EXERCISE: Beginning at the line that contains "body_size: 185", write out each remaining line of the entries below exactly as it stands.

ENTRIES SHOWN:
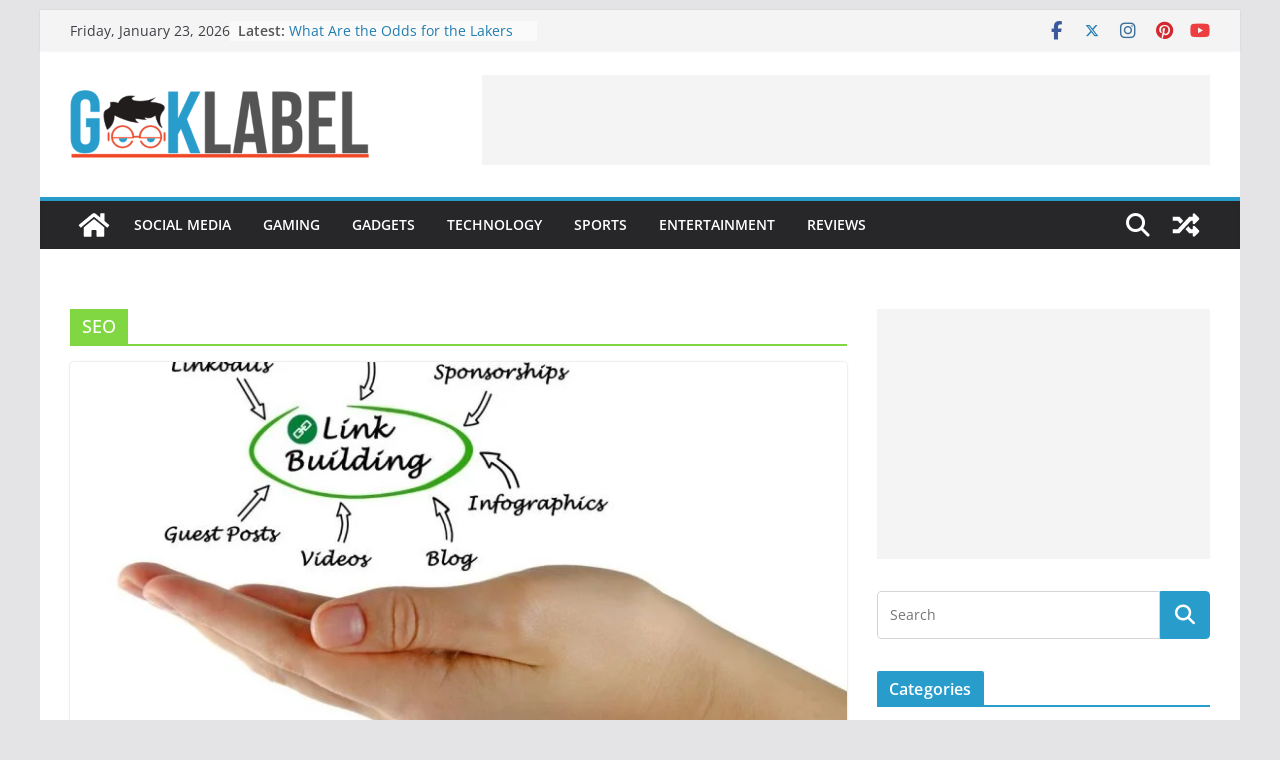

--- FILE ---
content_type: text/html; charset=utf-8
request_url: https://www.google.com/recaptcha/api2/aframe
body_size: 185
content:
<!DOCTYPE HTML><html><head><meta http-equiv="content-type" content="text/html; charset=UTF-8"></head><body><script nonce="M6ojEGBW9FS7Uvv7MZnTQw">/** Anti-fraud and anti-abuse applications only. See google.com/recaptcha */ try{var clients={'sodar':'https://pagead2.googlesyndication.com/pagead/sodar?'};window.addEventListener("message",function(a){try{if(a.source===window.parent){var b=JSON.parse(a.data);var c=clients[b['id']];if(c){var d=document.createElement('img');d.src=c+b['params']+'&rc='+(localStorage.getItem("rc::a")?sessionStorage.getItem("rc::b"):"");window.document.body.appendChild(d);sessionStorage.setItem("rc::e",parseInt(sessionStorage.getItem("rc::e")||0)+1);localStorage.setItem("rc::h",'1769140089001');}}}catch(b){}});window.parent.postMessage("_grecaptcha_ready", "*");}catch(b){}</script></body></html>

ANSWER SPACE:
body_size: 185
content:
<!DOCTYPE HTML><html><head><meta http-equiv="content-type" content="text/html; charset=UTF-8"></head><body><script nonce="M6ojEGBW9FS7Uvv7MZnTQw">/** Anti-fraud and anti-abuse applications only. See google.com/recaptcha */ try{var clients={'sodar':'https://pagead2.googlesyndication.com/pagead/sodar?'};window.addEventListener("message",function(a){try{if(a.source===window.parent){var b=JSON.parse(a.data);var c=clients[b['id']];if(c){var d=document.createElement('img');d.src=c+b['params']+'&rc='+(localStorage.getItem("rc::a")?sessionStorage.getItem("rc::b"):"");window.document.body.appendChild(d);sessionStorage.setItem("rc::e",parseInt(sessionStorage.getItem("rc::e")||0)+1);localStorage.setItem("rc::h",'1769140089001');}}}catch(b){}});window.parent.postMessage("_grecaptcha_ready", "*");}catch(b){}</script></body></html>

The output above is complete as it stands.